=== Page text ===

I'll push myself up through the dirt and shake my petals free
I'm resigned to being born and so resigned to bravery.
~Dar Williams

Tuesday, February 16, 2010

But often, in the world's most crowded streets,

But often, in the din of strife,

There rises an unspeakable desire

After the knowledge of our buried life;

~Matthew Arnold, The Buried Life



I know this will come as a surprise to most of you (particularly given my perpetual smiling and uncomplaining nature), but this pregnancy has actually been quite uncomfortable for me. The first two months I suffered through warm-up nausea by distracting myself with mountain bike rides, epic hikes in the Tetons, wave-running, and, well... having a life.

Then I was hit with the real-deal barfs, and found myself becoming a nearly permanent blob-like tumor extending from the corner of my couch. I stopped biking and hiking and existed in a borderline-catatonic state. Seriously.

Seven months later, I decided it was time to stop being a blob. So Tim took me to New Hampshire for Valentine's day weekend.

We went snowshoeing in Franconia National Park, had dinner at the Common Man (delicious!), and stayed in a really fancy... ummm... motel (everything was booked) in Franconia. I breathed fresh air, and loved every second.

Tim had a problem taking photos of me, because my automatic camera kept focusing the little box on my belly. Not funny.

We visited the Basin, which was just as cool frozen (above) as it is in the summer (below).

We also visited the Flume, where lunatics were climbing up walls of ice:

Wednesday, February 10, 2010

A true story.

=== Given data ===

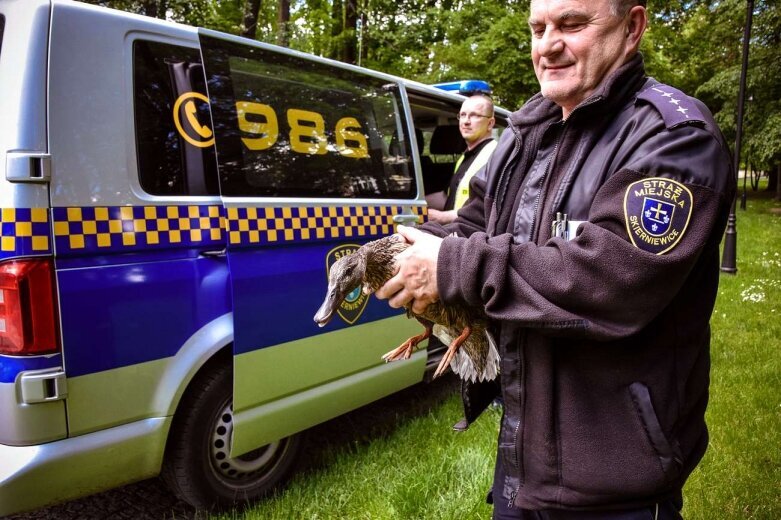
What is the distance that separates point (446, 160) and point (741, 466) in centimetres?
412

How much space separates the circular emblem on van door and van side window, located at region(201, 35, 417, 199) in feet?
0.15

===

What to work on:
1. From the blog post, list everything the writer names as a distraction from nausea during the first two months.
2. Say whether each statement agrees with the blog post, answering yes or no and quoting the words of the post that decide it: (a) The couple stayed in a motel because everything was booked. (b) The Valentine's Day weekend trip was to Vermont. (c) Tim had trouble taking photos because the camera kept focusing on the writer's belly.
3. Reproduce the blog post text from "We went snowshoeing" to "belly. Not funny.".

Answers to this exercise:
1.
- mountain bike rides
- epic hikes in the Tetons
- wave-running
- having a life

2.
(a) Yes: "stayed in a really fancy... ummm... motel (everything was booked)"
(b) No: "So Tim took me to New Hampshire for Valentine's day weekend."
(c) Yes: "my automatic camera kept focusing the little box on my belly"

3.
We went snowshoeing in Franconia National Park, had dinner at the Common Man (delicious!), and stayed in a really fancy... ummm... motel (everything was booked) in Franconia. I breathed fresh air, and loved every second.

Tim had a problem taking photos of me, because my automatic camera kept focusing the little box on my belly. Not funny.